Stored items from a collection:
• • •

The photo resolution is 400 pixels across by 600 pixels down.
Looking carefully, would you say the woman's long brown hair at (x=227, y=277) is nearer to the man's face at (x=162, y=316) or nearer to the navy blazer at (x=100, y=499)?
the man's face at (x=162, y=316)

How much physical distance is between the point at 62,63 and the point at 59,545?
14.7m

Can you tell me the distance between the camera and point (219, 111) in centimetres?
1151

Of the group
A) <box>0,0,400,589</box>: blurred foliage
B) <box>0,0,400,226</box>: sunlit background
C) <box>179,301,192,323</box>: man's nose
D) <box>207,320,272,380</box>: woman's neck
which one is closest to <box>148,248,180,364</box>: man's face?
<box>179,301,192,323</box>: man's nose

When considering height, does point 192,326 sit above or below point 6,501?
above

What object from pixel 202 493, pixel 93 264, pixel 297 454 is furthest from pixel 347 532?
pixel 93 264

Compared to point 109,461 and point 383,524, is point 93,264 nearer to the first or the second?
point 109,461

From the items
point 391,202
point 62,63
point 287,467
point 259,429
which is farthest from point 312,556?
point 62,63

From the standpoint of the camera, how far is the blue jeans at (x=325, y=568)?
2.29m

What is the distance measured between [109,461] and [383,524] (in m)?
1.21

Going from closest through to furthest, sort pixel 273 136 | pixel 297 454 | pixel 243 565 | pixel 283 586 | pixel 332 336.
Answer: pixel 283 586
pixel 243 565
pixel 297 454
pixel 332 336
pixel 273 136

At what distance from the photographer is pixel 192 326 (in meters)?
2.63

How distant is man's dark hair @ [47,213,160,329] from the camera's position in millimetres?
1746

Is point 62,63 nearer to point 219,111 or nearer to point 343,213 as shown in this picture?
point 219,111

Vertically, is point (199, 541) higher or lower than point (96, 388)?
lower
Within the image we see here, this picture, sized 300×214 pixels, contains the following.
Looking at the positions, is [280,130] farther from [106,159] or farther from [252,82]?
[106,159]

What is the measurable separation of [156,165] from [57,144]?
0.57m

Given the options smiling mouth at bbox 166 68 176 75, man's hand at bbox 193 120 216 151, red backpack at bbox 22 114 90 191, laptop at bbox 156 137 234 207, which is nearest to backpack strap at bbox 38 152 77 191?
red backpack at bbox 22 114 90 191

• • •

▶ [Task] Recast the lines of the data above as a Markdown table with the columns Row and Line, from the line containing "How distant is" through the end of the data. Leave out blank lines.

▶ [Solution to this task]
| Row | Line |
|---|---|
| 1 | How distant is man's dark hair @ [47,213,160,329] from the camera's position in millimetres? |
| 2 | 1746 |
| 3 | Is point 62,63 nearer to point 219,111 or nearer to point 343,213 as shown in this picture? |
| 4 | point 219,111 |
| 5 | Vertically, is point (199, 541) higher or lower than point (96, 388)? |
| 6 | lower |
| 7 | Within the image we see here, this picture, sized 300×214 pixels, contains the following. |
| 8 | Looking at the positions, is [280,130] farther from [106,159] or farther from [252,82]? |
| 9 | [106,159] |
| 10 | What is the measurable separation of [156,165] from [57,144]? |
| 11 | 0.57m |
| 12 | Given the options smiling mouth at bbox 166 68 176 75, man's hand at bbox 193 120 216 151, red backpack at bbox 22 114 90 191, laptop at bbox 156 137 234 207, which is nearest to backpack strap at bbox 38 152 77 191? |
| 13 | red backpack at bbox 22 114 90 191 |